And what about the Bogota stock market, which has risen fourteen-fold inside five years? Does "Colombia" spell foreign investments that doubled in value? Property prices that have tripled, beachfront homes selling for the highest prices in the world?

That - is that the same Colombia, coke capital of the world, shunned by the world tourism trade?

Yes: a quick Internet search will show you that Colombia is not what you thought, which is probably that it's one of the most dangerous countries in the world, sitting in a continent known for its frequent economic meltdowns. In fact, it's become a major darling of the world investment community.

It is what they call an extreme emerging market, together with the likes of Lebanon, Namibia, Oman and the Ivory Coast.

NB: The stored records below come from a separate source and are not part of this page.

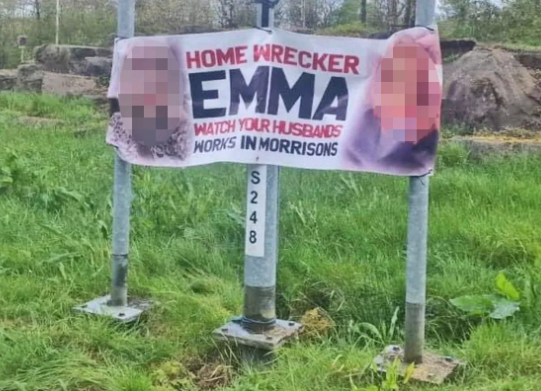 Roadside Banner Publicly Exposes ‘Home Wrecker’ with Face and Workplace on Display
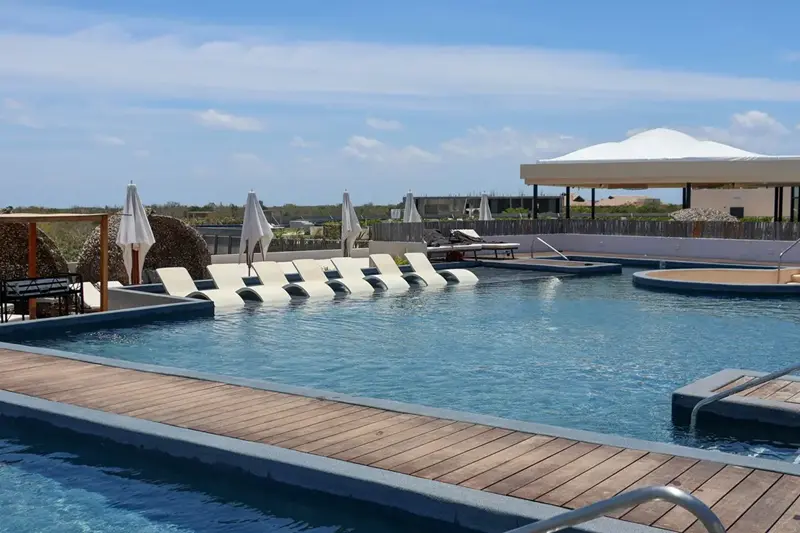 Luxury resort pool symbolizing travel rewards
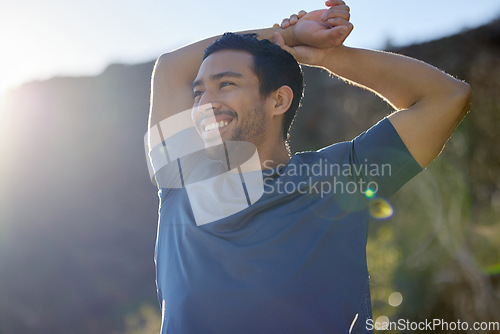 Image of Exercise, thinking and stretching with a man runner outdoor in the mountains for a cardio or endurance workout. Fitness, sports and idea with a young male athlete getting ready for a run in nature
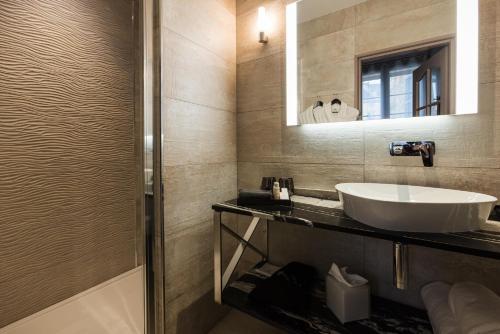 a bathroom with a sink and a mirror at LE PETIT MANOIR in Sarlat-la-Canéda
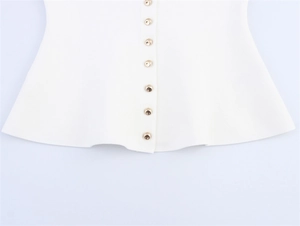 Détail d'un cardigan blanc en maille avec sept boutons dorés et ourlet à volants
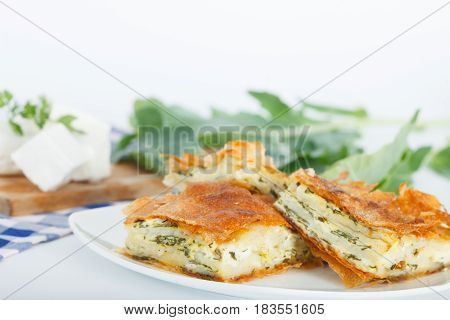 Plate of Freshly baked Serbian Traditional Zeljanica Spinach-cheese Pie slices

But what was thought of as "extreme" has been approaching the "mainstream" in the last couple of years. The index of "extreme" stock markets rose no less than 400% in the last five years, though many of the countries, intellectual property protection and accounting and disclosure rules are far from developed.

The fuel behind the sharp gains in some of these "extreme" markets is economic reform coupled with powerful economic growth. In Colombia, for instance, inflation was tamed, dropping from 18% to 5%.  But the big story in Colombia is the same one driving other stock markets elsewhere in the world: a spike in investor confidence, and a trough in the risk they associate with investments.

Rise, and fall

The world financial markets have known euphoric times before. But this time, the good times aren't being driven by small investors storming the stock market. They're being driven by cheaper credit than ever before.

The cheap credit is enabling companies to buy back their shares. It is enabling private equity funds to lend astronomic amounts at bottom-crawling spreads and to buy publicly traded giants.

Israelis are convinced, as usual, that the local boom is a uniquely Israeli story. They stand open-mouthed before the massive influx of foreign capital to Israel, and at the miracle of interest on the shekel being lower than interest on the dollar.

But the truth is that much the same is happening elsewhere too. Chinese share prices tripled in a year. Europe is frothy and Colombia and its ilk have morphed from poison for investors to picks.

Some economists say it's a new economic era: no inflation, global, flat, efficient, and that China and India are greasing its wheels, that it's immune from the cycle of rise and fall.

Others say that the credit and asset prices are a bubble that will burst one day.

Are you bemused by the dissonance of Israel's government crumbling, while asset prices on the Tel Aviv Stock Exchange soar? Muse on this: the huge flows of money washing over world markets. And the day the global herd suddenly remembers the risk is the day the is going to change, hard and fast.